> **REQUIRED TASK**: Reproduce the material below from its first line through the line containing "Answer: pixel 566", keeping every line unchanged.

> **RECORD SET**:
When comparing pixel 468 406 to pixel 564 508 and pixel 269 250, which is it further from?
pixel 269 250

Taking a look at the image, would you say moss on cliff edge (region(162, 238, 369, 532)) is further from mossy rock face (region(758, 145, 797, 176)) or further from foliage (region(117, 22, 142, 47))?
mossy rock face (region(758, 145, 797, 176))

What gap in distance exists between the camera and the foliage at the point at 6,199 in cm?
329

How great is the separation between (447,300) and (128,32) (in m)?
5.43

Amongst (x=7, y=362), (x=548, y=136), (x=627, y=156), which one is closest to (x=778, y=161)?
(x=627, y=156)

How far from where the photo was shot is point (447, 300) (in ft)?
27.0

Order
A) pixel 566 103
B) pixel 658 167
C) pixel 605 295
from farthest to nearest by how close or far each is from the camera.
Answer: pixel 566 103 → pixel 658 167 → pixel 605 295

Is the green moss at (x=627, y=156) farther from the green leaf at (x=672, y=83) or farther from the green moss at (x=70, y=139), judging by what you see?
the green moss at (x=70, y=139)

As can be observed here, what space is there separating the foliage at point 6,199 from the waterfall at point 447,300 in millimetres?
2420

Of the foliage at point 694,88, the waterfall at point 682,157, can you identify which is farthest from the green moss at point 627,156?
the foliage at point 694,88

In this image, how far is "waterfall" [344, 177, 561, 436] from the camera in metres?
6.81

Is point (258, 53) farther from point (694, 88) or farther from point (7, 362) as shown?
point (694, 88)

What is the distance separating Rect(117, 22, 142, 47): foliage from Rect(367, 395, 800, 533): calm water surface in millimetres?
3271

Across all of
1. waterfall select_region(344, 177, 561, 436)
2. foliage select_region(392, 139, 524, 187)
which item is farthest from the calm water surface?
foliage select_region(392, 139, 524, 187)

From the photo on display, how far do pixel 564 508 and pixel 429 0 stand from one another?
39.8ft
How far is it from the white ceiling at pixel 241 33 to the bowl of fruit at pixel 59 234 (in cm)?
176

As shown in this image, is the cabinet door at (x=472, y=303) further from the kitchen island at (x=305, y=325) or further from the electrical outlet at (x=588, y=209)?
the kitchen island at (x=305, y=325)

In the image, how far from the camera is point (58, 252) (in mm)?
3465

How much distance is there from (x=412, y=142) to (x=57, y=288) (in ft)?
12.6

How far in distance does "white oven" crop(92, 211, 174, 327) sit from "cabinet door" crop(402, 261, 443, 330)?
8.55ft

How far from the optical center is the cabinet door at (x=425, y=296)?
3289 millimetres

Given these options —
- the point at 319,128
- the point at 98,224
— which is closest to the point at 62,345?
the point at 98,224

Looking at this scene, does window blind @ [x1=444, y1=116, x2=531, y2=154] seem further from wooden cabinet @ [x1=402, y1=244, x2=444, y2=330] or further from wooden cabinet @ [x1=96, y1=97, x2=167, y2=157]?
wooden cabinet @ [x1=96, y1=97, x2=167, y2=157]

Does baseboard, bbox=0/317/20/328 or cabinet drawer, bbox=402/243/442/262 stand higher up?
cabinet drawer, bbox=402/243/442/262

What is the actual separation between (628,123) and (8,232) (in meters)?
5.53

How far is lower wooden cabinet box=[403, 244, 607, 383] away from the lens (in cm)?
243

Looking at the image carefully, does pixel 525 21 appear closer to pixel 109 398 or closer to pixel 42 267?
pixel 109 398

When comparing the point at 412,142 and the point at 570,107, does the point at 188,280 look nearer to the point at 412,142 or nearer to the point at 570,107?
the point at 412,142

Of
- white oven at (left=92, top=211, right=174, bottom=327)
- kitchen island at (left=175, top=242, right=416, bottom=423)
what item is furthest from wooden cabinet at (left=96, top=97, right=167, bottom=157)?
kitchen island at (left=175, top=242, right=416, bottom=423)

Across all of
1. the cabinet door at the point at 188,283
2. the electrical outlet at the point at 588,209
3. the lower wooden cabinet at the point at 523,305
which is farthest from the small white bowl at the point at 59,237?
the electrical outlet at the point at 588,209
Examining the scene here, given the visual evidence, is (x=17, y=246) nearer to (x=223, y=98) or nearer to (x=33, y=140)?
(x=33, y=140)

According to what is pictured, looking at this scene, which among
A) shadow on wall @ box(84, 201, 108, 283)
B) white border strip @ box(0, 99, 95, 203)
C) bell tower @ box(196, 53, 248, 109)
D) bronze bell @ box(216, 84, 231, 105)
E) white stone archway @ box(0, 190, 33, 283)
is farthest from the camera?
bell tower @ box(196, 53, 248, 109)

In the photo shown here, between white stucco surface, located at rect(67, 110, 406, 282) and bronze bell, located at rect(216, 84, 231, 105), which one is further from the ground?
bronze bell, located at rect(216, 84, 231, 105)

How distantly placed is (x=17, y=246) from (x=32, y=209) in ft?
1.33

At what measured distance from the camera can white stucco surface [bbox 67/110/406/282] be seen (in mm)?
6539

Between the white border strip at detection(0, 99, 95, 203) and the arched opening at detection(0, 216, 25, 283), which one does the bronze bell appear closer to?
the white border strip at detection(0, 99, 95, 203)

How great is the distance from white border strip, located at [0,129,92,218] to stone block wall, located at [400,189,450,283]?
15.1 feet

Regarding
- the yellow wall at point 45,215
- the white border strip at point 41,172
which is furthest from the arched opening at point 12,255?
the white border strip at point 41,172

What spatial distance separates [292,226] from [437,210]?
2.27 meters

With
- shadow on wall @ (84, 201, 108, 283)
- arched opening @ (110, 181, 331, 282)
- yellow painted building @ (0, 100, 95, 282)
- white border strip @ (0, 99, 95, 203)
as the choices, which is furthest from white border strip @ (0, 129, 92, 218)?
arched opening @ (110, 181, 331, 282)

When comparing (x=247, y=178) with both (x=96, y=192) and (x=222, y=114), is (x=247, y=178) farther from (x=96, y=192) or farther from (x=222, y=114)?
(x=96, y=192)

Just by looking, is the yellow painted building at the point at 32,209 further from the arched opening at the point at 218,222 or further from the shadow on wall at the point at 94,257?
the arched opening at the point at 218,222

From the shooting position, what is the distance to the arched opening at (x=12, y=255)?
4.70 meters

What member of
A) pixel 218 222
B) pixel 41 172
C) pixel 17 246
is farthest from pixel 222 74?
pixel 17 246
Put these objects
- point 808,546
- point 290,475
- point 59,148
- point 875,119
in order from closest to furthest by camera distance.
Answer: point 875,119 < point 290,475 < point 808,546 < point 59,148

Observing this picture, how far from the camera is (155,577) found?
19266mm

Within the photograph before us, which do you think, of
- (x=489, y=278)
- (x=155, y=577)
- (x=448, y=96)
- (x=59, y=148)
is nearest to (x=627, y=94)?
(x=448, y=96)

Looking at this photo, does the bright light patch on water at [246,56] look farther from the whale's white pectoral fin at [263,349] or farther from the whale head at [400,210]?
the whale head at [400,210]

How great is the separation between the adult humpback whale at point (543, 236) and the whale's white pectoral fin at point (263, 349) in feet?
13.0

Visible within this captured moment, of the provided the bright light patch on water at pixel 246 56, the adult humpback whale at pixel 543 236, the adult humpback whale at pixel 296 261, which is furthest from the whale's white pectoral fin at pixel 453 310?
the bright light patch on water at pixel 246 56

> **ANSWER IN FULL**:
When comparing pixel 468 406 to pixel 564 508 and pixel 269 250, which is it further from?
pixel 269 250

Taking a look at the image, would you say moss on cliff edge (region(162, 238, 369, 532)) is further from mossy rock face (region(758, 145, 797, 176)) or further from foliage (region(117, 22, 142, 47))?
mossy rock face (region(758, 145, 797, 176))

What gap in distance exists between the camera and the foliage at the point at 6,199 in cm?
329

How great is the separation between (447,300) and (128,32) (in m)?
5.43

Amongst (x=7, y=362), (x=548, y=136), (x=627, y=156), which one is closest to (x=778, y=161)?
(x=627, y=156)

How far from where the photo was shot is point (447, 300) (in ft)?
27.0

Order
A) pixel 566 103
B) pixel 658 167
C) pixel 605 295
from farthest to nearest by how close or far each is from the camera.
Answer: pixel 566 103 → pixel 658 167 → pixel 605 295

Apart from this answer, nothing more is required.